**** Data entries

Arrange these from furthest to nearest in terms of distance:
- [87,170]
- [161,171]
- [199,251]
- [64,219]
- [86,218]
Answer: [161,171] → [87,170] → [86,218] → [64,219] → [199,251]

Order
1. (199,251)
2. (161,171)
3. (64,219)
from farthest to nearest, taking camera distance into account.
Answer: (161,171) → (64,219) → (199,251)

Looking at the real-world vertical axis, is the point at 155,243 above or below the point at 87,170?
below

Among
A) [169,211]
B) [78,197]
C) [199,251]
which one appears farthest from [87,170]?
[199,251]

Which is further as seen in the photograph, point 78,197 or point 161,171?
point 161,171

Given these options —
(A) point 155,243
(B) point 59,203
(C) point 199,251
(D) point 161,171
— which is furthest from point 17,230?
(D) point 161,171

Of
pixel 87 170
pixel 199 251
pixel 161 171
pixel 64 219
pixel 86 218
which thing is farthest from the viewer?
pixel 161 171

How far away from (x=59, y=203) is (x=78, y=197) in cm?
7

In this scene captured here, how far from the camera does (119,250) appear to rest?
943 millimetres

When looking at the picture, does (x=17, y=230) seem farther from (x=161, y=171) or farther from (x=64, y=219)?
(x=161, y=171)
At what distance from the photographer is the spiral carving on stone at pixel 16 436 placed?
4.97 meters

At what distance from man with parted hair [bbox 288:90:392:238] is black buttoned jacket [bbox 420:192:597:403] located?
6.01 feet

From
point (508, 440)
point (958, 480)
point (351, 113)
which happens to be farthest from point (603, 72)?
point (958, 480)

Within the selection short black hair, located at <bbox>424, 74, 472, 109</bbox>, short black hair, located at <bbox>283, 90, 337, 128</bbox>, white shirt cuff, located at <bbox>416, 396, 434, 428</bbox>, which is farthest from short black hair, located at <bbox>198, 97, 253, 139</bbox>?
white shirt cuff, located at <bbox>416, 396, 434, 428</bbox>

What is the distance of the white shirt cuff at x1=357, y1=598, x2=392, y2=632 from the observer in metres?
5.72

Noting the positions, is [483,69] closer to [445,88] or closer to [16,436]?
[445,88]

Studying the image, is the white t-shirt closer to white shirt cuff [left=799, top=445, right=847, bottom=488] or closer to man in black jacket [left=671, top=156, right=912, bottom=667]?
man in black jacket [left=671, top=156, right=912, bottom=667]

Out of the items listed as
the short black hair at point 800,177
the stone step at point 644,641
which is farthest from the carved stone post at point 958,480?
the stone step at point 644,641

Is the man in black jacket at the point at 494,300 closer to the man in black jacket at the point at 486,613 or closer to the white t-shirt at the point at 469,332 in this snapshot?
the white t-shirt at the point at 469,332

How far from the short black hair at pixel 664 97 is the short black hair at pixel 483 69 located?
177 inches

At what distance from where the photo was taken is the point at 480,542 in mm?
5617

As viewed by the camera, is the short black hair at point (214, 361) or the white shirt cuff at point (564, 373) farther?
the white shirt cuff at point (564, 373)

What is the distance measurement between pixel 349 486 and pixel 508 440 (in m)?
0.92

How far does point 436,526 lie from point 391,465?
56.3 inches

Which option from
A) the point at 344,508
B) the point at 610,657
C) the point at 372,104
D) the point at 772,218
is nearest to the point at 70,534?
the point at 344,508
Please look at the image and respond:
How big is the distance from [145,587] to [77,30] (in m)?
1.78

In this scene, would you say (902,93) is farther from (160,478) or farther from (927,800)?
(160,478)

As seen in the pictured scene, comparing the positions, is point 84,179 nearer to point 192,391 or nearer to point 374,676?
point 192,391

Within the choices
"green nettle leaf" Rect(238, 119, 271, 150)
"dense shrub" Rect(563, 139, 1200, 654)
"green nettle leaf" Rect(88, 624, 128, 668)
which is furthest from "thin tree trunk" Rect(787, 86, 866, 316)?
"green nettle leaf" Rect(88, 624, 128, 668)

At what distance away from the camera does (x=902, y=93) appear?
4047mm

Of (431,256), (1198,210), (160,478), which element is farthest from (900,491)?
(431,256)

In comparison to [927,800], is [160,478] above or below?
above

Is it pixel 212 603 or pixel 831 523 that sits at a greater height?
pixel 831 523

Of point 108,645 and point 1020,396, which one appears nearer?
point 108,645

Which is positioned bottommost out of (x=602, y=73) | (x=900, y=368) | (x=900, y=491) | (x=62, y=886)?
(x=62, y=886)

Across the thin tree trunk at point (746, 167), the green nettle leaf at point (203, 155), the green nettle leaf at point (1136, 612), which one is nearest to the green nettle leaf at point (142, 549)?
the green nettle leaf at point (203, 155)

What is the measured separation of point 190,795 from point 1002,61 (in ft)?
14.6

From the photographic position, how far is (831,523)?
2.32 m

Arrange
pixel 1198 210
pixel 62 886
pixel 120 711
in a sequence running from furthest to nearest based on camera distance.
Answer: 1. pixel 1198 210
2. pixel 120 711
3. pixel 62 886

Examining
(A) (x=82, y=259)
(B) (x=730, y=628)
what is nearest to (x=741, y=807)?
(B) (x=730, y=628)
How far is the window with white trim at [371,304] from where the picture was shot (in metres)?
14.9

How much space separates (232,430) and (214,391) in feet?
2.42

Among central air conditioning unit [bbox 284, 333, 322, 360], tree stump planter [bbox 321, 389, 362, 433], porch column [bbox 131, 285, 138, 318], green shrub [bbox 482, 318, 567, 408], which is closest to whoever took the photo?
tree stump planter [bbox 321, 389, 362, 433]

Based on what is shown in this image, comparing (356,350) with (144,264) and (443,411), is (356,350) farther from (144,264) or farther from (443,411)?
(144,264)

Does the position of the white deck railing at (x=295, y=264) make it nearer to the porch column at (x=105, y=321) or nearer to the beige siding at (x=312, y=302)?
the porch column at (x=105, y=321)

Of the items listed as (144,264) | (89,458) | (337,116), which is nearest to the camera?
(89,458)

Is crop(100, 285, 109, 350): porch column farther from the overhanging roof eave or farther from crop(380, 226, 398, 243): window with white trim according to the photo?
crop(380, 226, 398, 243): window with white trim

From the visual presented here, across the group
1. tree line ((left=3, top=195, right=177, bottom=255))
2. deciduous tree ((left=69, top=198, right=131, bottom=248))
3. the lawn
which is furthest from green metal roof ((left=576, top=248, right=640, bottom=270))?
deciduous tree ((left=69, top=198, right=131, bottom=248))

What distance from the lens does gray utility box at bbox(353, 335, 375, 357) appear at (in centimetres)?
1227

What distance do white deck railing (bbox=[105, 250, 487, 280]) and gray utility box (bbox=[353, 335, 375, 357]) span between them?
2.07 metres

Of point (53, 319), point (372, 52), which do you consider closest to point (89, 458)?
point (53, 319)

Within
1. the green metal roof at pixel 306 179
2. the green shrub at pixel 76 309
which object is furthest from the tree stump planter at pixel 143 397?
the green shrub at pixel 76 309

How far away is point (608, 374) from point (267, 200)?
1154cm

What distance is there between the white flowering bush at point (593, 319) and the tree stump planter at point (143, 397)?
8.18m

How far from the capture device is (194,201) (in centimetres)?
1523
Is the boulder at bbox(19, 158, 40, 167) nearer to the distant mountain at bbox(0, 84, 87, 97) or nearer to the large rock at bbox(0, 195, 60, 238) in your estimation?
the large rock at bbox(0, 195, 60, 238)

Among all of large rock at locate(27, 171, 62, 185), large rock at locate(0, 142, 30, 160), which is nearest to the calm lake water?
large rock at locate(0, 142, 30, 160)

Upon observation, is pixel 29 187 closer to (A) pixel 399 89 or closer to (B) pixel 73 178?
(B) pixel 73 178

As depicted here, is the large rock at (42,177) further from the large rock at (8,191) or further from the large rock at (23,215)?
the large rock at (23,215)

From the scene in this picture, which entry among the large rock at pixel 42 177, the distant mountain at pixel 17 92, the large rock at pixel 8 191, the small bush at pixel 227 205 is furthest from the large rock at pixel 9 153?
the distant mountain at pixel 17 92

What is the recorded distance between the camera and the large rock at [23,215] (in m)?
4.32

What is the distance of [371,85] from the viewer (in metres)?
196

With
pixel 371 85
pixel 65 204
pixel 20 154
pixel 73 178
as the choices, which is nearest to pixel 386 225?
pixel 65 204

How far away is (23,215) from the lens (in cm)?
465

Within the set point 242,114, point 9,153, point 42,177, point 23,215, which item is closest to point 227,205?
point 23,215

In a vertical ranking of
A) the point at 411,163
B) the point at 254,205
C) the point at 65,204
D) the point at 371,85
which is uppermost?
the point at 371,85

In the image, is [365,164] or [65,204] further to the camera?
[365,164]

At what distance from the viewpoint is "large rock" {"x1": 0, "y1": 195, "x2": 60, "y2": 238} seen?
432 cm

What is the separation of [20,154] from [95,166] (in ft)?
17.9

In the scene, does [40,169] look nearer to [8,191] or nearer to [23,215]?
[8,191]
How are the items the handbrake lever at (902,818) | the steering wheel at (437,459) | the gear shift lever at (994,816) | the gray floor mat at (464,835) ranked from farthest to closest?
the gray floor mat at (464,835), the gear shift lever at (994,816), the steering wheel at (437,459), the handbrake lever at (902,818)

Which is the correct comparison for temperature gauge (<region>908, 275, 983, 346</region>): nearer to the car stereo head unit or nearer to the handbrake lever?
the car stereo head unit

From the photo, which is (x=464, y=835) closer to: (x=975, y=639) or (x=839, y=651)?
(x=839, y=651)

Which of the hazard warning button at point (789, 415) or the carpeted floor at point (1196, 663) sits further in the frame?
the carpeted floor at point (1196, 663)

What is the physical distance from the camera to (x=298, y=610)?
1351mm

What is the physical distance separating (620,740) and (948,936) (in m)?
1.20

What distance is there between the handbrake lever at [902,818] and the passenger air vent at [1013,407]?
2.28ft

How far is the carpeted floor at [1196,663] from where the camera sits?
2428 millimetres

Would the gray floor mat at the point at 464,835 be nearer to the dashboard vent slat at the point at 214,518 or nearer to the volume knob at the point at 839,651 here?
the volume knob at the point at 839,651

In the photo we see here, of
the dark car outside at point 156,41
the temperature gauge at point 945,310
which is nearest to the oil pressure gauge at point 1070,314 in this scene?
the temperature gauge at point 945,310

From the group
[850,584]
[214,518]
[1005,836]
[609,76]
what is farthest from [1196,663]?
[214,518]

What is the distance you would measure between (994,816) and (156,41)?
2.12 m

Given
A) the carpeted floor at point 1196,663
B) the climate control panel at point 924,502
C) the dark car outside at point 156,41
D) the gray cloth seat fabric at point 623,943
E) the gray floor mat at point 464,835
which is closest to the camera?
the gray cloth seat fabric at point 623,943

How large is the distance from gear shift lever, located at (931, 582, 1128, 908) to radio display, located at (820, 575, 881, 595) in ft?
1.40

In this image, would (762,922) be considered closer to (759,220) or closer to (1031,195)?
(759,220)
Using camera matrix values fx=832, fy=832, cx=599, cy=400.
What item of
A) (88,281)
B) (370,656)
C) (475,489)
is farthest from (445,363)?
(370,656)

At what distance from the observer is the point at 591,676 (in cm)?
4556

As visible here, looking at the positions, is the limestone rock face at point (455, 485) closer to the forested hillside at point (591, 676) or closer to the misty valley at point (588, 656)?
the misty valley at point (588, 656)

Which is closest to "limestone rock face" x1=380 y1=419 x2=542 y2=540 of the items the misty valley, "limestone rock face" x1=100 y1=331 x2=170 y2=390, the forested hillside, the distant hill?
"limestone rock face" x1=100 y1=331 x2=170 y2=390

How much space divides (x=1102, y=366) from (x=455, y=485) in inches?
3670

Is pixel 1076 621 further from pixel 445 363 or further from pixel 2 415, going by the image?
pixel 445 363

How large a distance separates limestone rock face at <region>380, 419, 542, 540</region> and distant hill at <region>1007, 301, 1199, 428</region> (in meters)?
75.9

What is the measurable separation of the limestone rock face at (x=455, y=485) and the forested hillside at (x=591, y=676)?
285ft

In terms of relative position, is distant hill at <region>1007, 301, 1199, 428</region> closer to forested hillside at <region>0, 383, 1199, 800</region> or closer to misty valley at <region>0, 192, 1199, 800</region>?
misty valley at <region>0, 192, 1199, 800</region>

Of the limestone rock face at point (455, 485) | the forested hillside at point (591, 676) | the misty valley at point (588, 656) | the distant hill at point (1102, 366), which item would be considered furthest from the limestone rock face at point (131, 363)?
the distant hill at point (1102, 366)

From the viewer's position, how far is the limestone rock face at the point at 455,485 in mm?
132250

********

Copy the records verbatim, starting at the very beginning and ending with the line that contains "Answer: (161,171) → (64,219) → (199,251)".

— Expected output —
Arrange these from furthest to nearest in terms of distance:
- [87,170]
- [161,171]
- [199,251]
- [64,219]
- [86,218]
Answer: [161,171] → [87,170] → [86,218] → [64,219] → [199,251]

Order
1. (199,251)
2. (161,171)
3. (64,219)
from farthest to nearest, taking camera distance into account.
Answer: (161,171) → (64,219) → (199,251)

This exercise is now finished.